**WHAT IS NEEDED:** Swap "rainfall" for "precipitation" everywhere it appears in the records below, leaving all other text as it is.

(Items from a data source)
· · ·
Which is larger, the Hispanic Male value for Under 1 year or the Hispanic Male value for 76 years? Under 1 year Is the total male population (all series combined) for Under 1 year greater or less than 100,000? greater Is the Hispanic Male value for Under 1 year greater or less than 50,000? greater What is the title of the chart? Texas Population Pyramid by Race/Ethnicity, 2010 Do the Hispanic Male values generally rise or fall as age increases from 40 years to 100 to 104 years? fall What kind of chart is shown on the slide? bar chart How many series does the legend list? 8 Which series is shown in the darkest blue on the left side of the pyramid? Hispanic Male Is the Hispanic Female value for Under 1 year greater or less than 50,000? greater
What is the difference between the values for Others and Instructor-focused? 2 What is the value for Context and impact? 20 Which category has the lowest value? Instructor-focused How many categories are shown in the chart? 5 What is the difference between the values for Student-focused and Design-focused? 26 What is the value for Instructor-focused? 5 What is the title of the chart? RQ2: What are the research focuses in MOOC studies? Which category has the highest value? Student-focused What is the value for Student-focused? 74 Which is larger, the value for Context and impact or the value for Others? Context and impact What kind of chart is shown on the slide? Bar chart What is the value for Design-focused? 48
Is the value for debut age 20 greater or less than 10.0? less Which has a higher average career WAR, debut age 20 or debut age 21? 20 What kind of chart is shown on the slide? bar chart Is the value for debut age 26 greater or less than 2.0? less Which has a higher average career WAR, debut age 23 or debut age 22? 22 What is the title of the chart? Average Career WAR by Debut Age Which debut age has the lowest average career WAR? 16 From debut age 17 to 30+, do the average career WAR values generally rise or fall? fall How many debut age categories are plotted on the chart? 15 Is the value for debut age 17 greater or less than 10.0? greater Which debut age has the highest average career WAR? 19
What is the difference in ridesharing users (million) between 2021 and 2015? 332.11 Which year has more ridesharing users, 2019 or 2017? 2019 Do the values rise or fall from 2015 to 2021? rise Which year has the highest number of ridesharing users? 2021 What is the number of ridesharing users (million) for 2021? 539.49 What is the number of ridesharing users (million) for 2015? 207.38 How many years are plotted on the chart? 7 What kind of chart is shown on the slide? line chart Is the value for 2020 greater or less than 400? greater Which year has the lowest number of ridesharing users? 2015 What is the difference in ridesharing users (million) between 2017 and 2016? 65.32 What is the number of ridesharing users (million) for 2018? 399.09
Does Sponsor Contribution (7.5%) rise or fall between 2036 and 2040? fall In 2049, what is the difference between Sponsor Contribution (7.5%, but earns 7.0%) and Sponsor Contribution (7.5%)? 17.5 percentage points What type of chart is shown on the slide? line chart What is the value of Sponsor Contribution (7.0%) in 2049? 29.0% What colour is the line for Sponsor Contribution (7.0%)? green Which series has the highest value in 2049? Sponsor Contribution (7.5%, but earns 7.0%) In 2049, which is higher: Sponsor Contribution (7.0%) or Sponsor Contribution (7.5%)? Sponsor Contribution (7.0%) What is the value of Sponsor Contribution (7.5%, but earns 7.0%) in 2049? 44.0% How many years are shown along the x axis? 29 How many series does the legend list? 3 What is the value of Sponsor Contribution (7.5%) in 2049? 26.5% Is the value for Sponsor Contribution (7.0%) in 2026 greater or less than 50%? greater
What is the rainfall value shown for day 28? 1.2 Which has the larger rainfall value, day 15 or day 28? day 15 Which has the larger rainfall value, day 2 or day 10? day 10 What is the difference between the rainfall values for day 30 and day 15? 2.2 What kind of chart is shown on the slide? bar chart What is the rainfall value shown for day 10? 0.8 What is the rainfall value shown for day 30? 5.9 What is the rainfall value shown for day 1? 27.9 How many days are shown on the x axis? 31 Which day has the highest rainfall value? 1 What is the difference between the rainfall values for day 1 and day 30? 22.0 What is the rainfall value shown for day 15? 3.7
· · ·
**ANSWER:**
Which is larger, the Hispanic Male value for Under 1 year or the Hispanic Male value for 76 years? Under 1 year Is the total male population (all series combined) for Under 1 year greater or less than 100,000? greater Is the Hispanic Male value for Under 1 year greater or less than 50,000? greater What is the title of the chart? Texas Population Pyramid by Race/Ethnicity, 2010 Do the Hispanic Male values generally rise or fall as age increases from 40 years to 100 to 104 years? fall What kind of chart is shown on the slide? bar chart How many series does the legend list? 8 Which series is shown in the darkest blue on the left side of the pyramid? Hispanic Male Is the Hispanic Female value for Under 1 year greater or less than 50,000? greater
What is the difference between the values for Others and Instructor-focused? 2 What is the value for Context and impact? 20 Which category has the lowest value? Instructor-focused How many categories are shown in the chart? 5 What is the difference between the values for Student-focused and Design-focused? 26 What is the value for Instructor-focused? 5 What is the title of the chart? RQ2: What are the research focuses in MOOC studies? Which category has the highest value? Student-focused What is the value for Student-focused? 74 Which is larger, the value for Context and impact or the value for Others? Context and impact What kind of chart is shown on the slide? Bar chart What is the value for Design-focused? 48
Is the value for debut age 20 greater or less than 10.0? less Which has a higher average career WAR, debut age 20 or debut age 21? 20 What kind of chart is shown on the slide? bar chart Is the value for debut age 26 greater or less than 2.0? less Which has a higher average career WAR, debut age 23 or debut age 22? 22 What is the title of the chart? Average Career WAR by Debut Age Which debut age has the lowest average career WAR? 16 From debut age 17 to 30+, do the average career WAR values generally rise or fall? fall How many debut age categories are plotted on the chart? 15 Is the value for debut age 17 greater or less than 10.0? greater Which debut age has the highest average career WAR? 19
What is the difference in ridesharing users (million) between 2021 and 2015? 332.11 Which year has more ridesharing users, 2019 or 2017? 2019 Do the values rise or fall from 2015 to 2021? rise Which year has the highest number of ridesharing users? 2021 What is the number of ridesharing users (million) for 2021? 539.49 What is the number of ridesharing users (million) for 2015? 207.38 How many years are plotted on the chart? 7 What kind of chart is shown on the slide? line chart Is the value for 2020 greater or less than 400? greater Which year has the lowest number of ridesharing users? 2015 What is the difference in ridesharing users (million) between 2017 and 2016? 65.32 What is the number of ridesharing users (million) for 2018? 399.09
Does Sponsor Contribution (7.5%) rise or fall between 2036 and 2040? fall In 2049, what is the difference between Sponsor Contribution (7.5%, but earns 7.0%) and Sponsor Contribution (7.5%)? 17.5 percentage points What type of chart is shown on the slide? line chart What is the value of Sponsor Contribution (7.0%) in 2049? 29.0% What colour is the line for Sponsor Contribution (7.0%)? green Which series has the highest value in 2049? Sponsor Contribution (7.5%, but earns 7.0%) In 2049, which is higher: Sponsor Contribution (7.0%) or Sponsor Contribution (7.5%)? Sponsor Contribution (7.0%) What is the value of Sponsor Contribution (7.5%, but earns 7.0%) in 2049? 44.0% How many years are shown along the x axis? 29 How many series does the legend list? 3 What is the value of Sponsor Contribution (7.5%) in 2049? 26.5% Is the value for Sponsor Contribution (7.0%) in 2026 greater or less than 50%? greater
What is the precipitation value shown for day 28? 1.2 Which has the larger precipitation value, day 15 or day 28? day 15 Which has the larger precipitation value, day 2 or day 10? day 10 What is the difference between the precipitation values for day 30 and day 15? 2.2 What kind of chart is shown on the slide? bar chart What is the precipitation value shown for day 10? 0.8 What is the precipitation value shown for day 30? 5.9 What is the precipitation value shown for day 1? 27.9 How many days are shown on the x axis? 31 Which day has the highest precipitation value? 1 What is the difference between the precipitation values for day 1 and day 30? 22.0 What is the precipitation value shown for day 15? 3.7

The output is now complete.